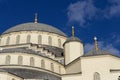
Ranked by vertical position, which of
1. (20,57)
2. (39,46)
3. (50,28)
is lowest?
(20,57)

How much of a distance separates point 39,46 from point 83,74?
1295 cm

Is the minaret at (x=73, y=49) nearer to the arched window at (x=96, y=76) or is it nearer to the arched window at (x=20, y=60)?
the arched window at (x=20, y=60)

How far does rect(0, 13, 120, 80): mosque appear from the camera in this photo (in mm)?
34281

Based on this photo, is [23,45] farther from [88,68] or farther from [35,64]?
[88,68]

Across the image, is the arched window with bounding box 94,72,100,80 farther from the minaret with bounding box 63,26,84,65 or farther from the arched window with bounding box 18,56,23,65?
the arched window with bounding box 18,56,23,65

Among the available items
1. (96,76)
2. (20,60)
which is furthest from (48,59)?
(96,76)

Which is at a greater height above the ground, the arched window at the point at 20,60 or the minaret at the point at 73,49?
the minaret at the point at 73,49

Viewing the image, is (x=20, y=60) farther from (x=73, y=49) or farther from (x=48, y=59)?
(x=73, y=49)

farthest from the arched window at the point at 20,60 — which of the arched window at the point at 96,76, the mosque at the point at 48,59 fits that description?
the arched window at the point at 96,76

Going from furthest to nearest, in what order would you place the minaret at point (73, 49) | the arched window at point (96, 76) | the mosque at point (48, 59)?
the minaret at point (73, 49)
the mosque at point (48, 59)
the arched window at point (96, 76)

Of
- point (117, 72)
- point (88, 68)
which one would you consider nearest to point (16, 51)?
point (88, 68)

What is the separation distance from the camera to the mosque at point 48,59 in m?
34.3

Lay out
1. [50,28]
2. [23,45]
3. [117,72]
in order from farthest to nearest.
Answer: [50,28]
[23,45]
[117,72]

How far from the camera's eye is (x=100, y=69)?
Result: 112 ft
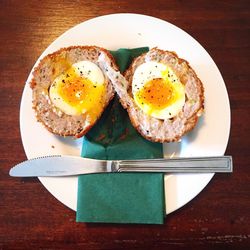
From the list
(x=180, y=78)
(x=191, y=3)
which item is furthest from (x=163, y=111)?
(x=191, y=3)

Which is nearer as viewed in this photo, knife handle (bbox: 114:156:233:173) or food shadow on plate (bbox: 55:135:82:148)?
knife handle (bbox: 114:156:233:173)

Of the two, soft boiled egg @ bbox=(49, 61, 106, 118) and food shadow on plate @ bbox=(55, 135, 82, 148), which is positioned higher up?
soft boiled egg @ bbox=(49, 61, 106, 118)

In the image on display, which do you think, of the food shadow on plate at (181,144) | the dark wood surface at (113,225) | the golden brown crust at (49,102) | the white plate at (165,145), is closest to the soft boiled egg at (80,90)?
the golden brown crust at (49,102)

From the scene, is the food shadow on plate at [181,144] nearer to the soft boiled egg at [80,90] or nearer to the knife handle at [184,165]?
the knife handle at [184,165]

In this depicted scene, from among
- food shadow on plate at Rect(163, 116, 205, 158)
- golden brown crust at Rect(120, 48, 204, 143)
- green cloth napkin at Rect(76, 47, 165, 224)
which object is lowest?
green cloth napkin at Rect(76, 47, 165, 224)

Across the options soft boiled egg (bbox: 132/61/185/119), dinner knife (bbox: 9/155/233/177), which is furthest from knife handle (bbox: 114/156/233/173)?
soft boiled egg (bbox: 132/61/185/119)

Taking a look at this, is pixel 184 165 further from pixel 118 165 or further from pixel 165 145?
pixel 118 165

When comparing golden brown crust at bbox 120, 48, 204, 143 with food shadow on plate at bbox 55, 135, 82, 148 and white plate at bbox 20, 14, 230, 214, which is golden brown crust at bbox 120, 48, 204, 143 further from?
food shadow on plate at bbox 55, 135, 82, 148

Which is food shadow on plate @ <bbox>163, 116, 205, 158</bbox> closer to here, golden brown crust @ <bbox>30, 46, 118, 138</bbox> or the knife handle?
the knife handle

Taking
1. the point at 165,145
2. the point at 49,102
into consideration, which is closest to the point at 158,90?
the point at 165,145
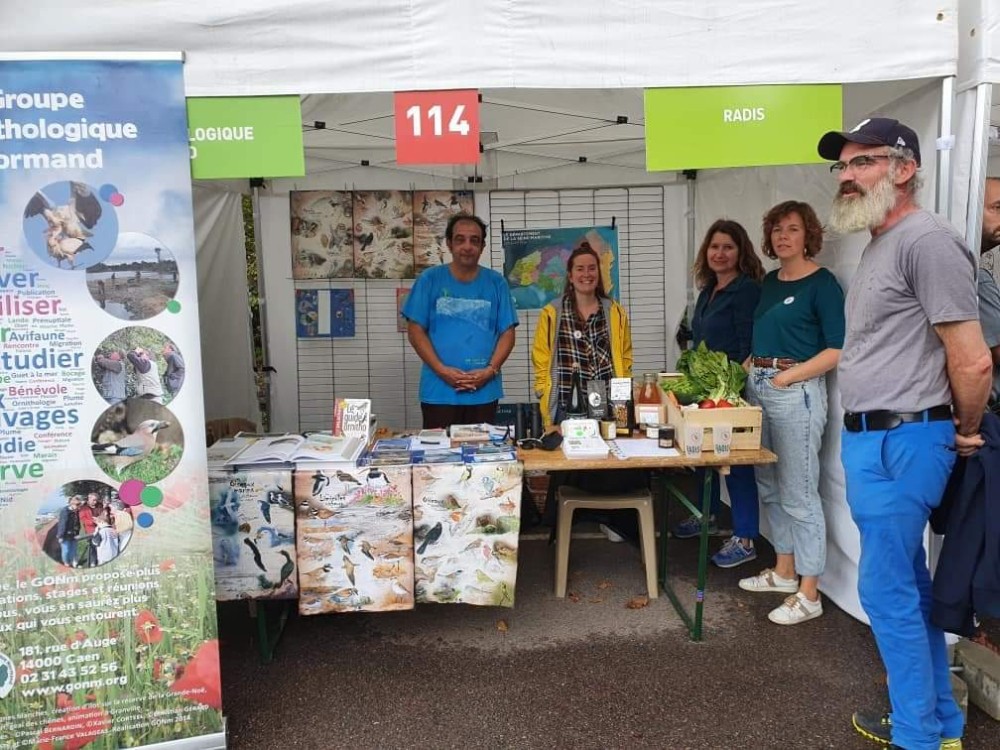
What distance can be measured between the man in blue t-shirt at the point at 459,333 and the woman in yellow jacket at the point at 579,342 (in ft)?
0.78

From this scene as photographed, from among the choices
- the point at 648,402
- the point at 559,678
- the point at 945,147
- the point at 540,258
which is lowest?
the point at 559,678

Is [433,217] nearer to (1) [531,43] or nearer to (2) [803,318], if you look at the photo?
(1) [531,43]

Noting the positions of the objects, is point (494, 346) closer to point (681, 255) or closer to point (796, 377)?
point (796, 377)

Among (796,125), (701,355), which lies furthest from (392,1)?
(701,355)

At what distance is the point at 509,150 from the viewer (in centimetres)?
472

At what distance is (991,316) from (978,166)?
1.81ft

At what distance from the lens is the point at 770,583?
3389 millimetres

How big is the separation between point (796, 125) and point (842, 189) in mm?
454

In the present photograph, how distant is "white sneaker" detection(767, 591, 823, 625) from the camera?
3.08 m

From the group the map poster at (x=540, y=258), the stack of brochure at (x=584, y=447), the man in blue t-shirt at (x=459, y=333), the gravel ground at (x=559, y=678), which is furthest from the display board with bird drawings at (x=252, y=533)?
the map poster at (x=540, y=258)

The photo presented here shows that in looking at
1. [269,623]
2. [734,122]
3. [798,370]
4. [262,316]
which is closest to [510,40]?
[734,122]

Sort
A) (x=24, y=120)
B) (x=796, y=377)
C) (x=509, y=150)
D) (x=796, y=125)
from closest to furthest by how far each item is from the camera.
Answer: (x=24, y=120), (x=796, y=125), (x=796, y=377), (x=509, y=150)

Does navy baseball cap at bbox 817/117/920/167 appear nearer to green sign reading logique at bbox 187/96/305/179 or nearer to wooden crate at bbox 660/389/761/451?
wooden crate at bbox 660/389/761/451

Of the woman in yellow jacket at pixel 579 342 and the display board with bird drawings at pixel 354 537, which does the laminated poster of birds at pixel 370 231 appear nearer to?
the woman in yellow jacket at pixel 579 342
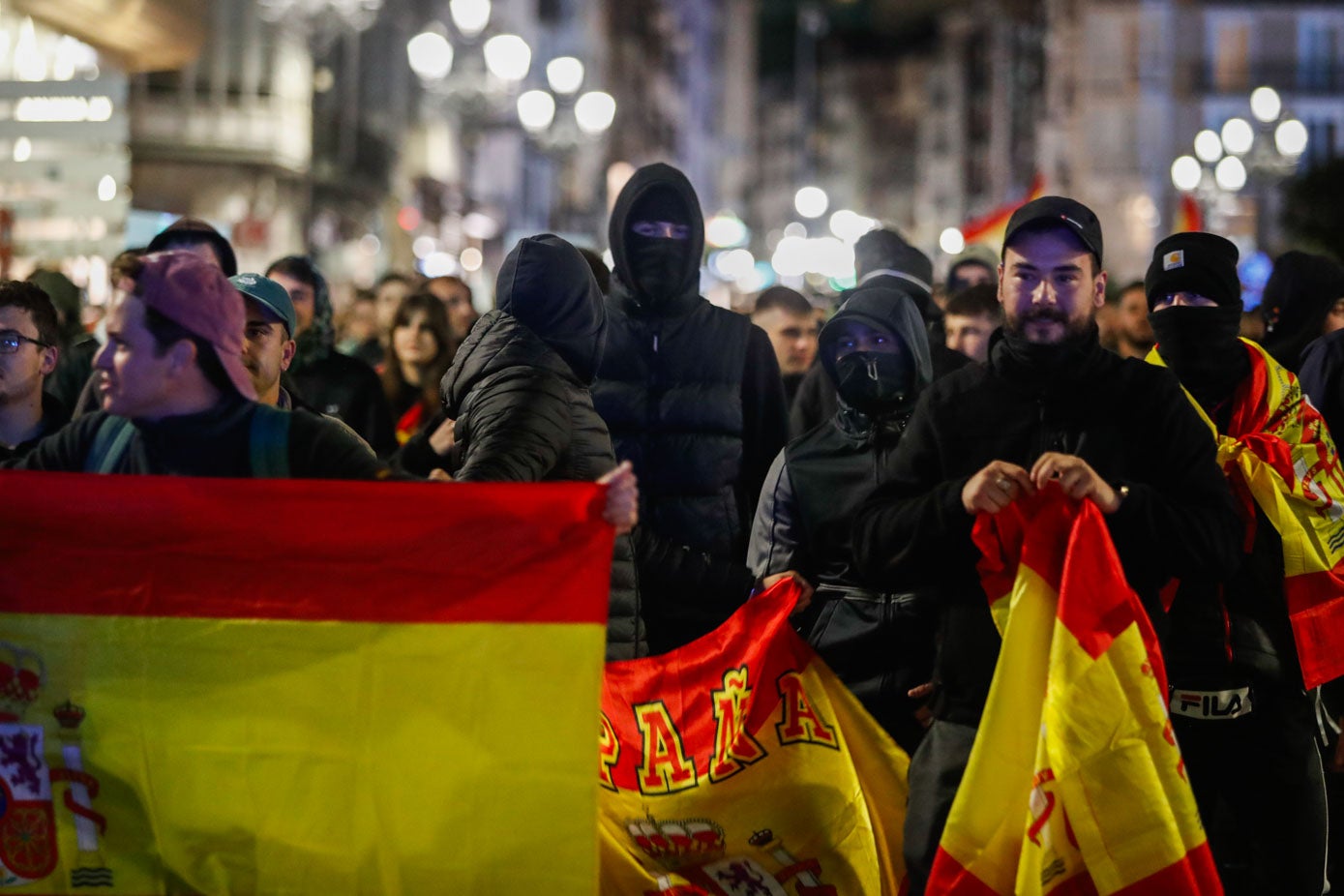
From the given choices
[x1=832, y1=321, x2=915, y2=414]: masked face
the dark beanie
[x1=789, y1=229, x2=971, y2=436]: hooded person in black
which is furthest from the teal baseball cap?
the dark beanie

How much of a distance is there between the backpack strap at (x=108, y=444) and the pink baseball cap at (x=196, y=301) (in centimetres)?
34

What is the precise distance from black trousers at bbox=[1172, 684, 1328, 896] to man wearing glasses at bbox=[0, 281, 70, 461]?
148 inches

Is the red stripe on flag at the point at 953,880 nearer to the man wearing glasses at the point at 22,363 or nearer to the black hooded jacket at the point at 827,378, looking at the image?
the man wearing glasses at the point at 22,363

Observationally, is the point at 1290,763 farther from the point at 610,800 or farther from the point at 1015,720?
the point at 610,800

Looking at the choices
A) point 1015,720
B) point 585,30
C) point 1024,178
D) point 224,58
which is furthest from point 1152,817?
point 1024,178

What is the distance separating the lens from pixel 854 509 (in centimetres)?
579

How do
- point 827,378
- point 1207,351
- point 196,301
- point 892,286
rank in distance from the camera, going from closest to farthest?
1. point 196,301
2. point 1207,351
3. point 827,378
4. point 892,286

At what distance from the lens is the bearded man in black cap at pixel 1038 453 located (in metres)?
4.70

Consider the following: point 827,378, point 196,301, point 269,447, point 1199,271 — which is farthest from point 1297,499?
point 196,301

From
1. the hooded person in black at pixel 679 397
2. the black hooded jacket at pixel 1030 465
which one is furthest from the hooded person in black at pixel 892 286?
the black hooded jacket at pixel 1030 465

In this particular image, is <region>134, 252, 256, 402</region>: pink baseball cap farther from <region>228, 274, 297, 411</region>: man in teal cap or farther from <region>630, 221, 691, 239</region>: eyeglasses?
<region>630, 221, 691, 239</region>: eyeglasses

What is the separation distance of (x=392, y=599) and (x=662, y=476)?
7.15 ft

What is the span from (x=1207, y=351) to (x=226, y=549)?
122 inches

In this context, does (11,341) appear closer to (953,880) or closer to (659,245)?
(659,245)
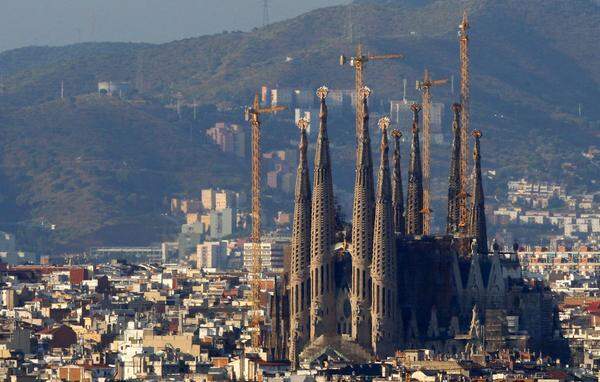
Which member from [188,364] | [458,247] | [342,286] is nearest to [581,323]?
[458,247]

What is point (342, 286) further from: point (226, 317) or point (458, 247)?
point (226, 317)

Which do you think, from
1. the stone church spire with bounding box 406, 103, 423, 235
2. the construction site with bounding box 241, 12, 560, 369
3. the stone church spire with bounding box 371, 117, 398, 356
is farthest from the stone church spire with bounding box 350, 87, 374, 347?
the stone church spire with bounding box 406, 103, 423, 235

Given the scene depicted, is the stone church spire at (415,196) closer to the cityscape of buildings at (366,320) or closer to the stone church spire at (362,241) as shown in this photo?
the cityscape of buildings at (366,320)

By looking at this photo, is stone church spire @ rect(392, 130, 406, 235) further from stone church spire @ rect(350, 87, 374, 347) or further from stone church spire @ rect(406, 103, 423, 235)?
stone church spire @ rect(350, 87, 374, 347)

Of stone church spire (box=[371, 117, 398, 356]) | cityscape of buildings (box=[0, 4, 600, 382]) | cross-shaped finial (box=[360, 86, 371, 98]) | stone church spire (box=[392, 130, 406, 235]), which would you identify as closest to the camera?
cityscape of buildings (box=[0, 4, 600, 382])

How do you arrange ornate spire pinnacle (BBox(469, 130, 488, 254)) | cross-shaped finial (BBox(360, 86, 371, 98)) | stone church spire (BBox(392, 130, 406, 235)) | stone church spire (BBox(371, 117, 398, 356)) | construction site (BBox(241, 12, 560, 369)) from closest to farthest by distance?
stone church spire (BBox(371, 117, 398, 356)) < construction site (BBox(241, 12, 560, 369)) < cross-shaped finial (BBox(360, 86, 371, 98)) < stone church spire (BBox(392, 130, 406, 235)) < ornate spire pinnacle (BBox(469, 130, 488, 254))

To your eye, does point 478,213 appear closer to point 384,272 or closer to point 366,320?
point 384,272
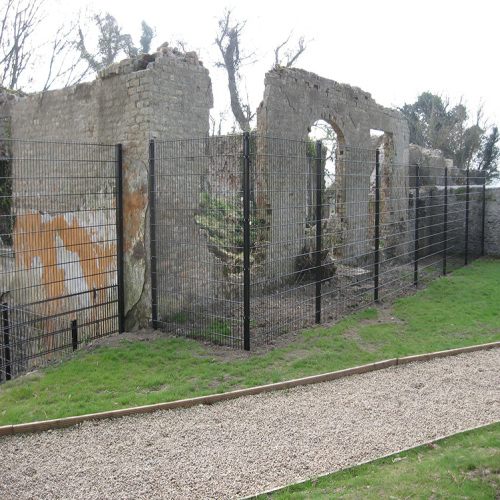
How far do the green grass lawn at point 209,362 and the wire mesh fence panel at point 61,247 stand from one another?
1194 millimetres

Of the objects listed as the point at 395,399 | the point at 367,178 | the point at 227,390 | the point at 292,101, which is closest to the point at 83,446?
the point at 227,390

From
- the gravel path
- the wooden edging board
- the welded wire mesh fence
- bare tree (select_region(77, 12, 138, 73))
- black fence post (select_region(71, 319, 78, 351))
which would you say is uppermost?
bare tree (select_region(77, 12, 138, 73))

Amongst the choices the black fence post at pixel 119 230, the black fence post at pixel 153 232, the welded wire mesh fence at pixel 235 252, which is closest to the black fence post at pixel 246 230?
the welded wire mesh fence at pixel 235 252

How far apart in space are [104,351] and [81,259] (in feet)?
6.83

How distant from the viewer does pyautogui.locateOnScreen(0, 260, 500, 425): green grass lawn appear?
501 centimetres

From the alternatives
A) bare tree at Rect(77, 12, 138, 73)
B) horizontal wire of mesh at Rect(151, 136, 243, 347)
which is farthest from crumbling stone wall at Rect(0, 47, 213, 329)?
bare tree at Rect(77, 12, 138, 73)

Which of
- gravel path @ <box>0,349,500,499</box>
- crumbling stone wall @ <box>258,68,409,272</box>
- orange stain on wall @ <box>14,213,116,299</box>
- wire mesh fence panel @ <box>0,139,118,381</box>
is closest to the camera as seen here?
gravel path @ <box>0,349,500,499</box>

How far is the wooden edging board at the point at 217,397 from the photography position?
4.36 meters

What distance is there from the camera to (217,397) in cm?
494

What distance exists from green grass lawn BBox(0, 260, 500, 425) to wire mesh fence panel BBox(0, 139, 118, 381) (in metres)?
1.19

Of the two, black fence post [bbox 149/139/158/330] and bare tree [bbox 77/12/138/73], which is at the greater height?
bare tree [bbox 77/12/138/73]

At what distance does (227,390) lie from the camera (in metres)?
5.17

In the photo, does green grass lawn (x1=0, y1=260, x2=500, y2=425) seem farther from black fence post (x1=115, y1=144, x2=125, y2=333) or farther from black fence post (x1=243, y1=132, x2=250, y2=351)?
black fence post (x1=115, y1=144, x2=125, y2=333)

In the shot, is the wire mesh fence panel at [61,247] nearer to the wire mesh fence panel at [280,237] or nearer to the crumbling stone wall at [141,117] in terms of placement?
the crumbling stone wall at [141,117]
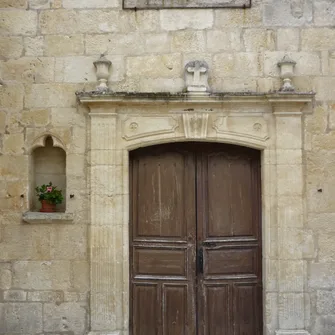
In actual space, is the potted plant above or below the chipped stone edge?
below

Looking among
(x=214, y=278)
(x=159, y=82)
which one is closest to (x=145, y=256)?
(x=214, y=278)

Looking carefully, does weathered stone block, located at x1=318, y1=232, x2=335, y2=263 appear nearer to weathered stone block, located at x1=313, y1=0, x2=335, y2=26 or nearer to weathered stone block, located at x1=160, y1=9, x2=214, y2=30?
weathered stone block, located at x1=313, y1=0, x2=335, y2=26

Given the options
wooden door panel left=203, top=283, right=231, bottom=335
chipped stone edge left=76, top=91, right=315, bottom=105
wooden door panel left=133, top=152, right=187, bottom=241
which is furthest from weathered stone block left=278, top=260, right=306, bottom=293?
chipped stone edge left=76, top=91, right=315, bottom=105

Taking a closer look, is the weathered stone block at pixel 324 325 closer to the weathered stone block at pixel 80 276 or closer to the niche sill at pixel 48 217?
the weathered stone block at pixel 80 276

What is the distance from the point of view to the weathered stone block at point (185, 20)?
5.03 metres

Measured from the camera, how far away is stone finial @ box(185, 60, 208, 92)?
4.92 metres

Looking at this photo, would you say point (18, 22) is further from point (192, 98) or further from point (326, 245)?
point (326, 245)

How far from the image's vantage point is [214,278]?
509 cm

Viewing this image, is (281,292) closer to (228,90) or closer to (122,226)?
(122,226)

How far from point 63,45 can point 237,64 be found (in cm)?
181

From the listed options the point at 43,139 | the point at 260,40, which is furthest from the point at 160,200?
the point at 260,40

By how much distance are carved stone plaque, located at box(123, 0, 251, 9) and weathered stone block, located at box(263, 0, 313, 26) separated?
0.23 metres

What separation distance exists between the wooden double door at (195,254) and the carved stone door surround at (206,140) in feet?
0.63

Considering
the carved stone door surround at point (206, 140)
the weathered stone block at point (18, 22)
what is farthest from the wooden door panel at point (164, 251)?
the weathered stone block at point (18, 22)
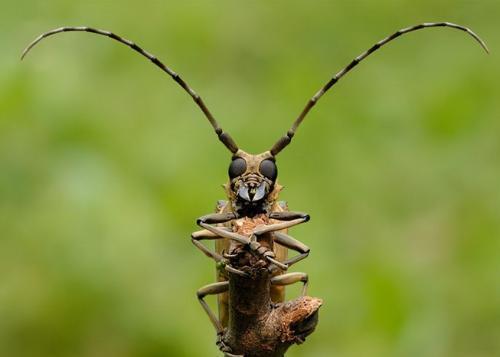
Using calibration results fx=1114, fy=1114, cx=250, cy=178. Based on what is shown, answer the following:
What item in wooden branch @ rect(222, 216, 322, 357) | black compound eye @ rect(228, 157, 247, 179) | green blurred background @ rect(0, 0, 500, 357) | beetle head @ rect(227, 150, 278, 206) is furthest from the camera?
green blurred background @ rect(0, 0, 500, 357)

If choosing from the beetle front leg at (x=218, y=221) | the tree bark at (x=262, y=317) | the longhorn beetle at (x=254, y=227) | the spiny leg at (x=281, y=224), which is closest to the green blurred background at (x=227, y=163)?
the longhorn beetle at (x=254, y=227)

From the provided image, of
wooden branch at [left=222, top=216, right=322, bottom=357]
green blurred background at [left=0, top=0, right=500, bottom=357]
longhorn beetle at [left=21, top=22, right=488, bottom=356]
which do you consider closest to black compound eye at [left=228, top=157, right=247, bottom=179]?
longhorn beetle at [left=21, top=22, right=488, bottom=356]

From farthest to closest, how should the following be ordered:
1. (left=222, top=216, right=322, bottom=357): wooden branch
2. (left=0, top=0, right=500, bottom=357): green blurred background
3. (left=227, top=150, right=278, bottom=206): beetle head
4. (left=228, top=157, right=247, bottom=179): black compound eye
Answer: (left=0, top=0, right=500, bottom=357): green blurred background → (left=228, top=157, right=247, bottom=179): black compound eye → (left=227, top=150, right=278, bottom=206): beetle head → (left=222, top=216, right=322, bottom=357): wooden branch

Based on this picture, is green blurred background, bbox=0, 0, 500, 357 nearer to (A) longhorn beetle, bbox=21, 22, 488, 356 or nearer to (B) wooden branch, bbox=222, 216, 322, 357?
(A) longhorn beetle, bbox=21, 22, 488, 356

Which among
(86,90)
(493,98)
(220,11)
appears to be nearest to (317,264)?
(86,90)

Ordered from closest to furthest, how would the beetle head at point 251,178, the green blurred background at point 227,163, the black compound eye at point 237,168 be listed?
the beetle head at point 251,178, the black compound eye at point 237,168, the green blurred background at point 227,163

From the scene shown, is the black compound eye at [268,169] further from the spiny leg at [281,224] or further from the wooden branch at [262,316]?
the wooden branch at [262,316]

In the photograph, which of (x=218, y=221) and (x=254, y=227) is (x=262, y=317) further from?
(x=218, y=221)
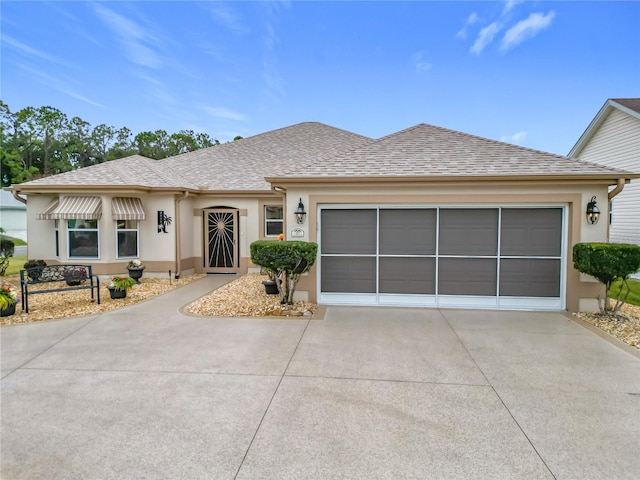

**SHORT PROBLEM:** Copy out the data from the line with "What is the distance from" to the line with "0.23 metres", keeping every line unchanged.

**FINAL RESULT:**
What is the distance from the point of view to the weathered stone block at point (185, 20)?
5.03 metres

Measured from the camera, how far away is stone finial @ box(185, 60, 208, 92)?
4.92 metres

Looking at this photo, would you say point (18, 22) is further from point (192, 98) or further from point (326, 245)?
point (326, 245)

How far from the image's vantage point is [214,278]?
509 cm

Viewing this image, is (281,292) closer to (228,90) or closer to (122,226)?
(122,226)

How far from point 63,45 can point 237,64 be found (in cm)?
181

From the listed options the point at 43,139 | the point at 260,40, which is furthest from the point at 160,200?
the point at 260,40

By how much distance are carved stone plaque, located at box(123, 0, 251, 9) and weathered stone block, located at box(263, 0, 313, 26) separated?
0.23 metres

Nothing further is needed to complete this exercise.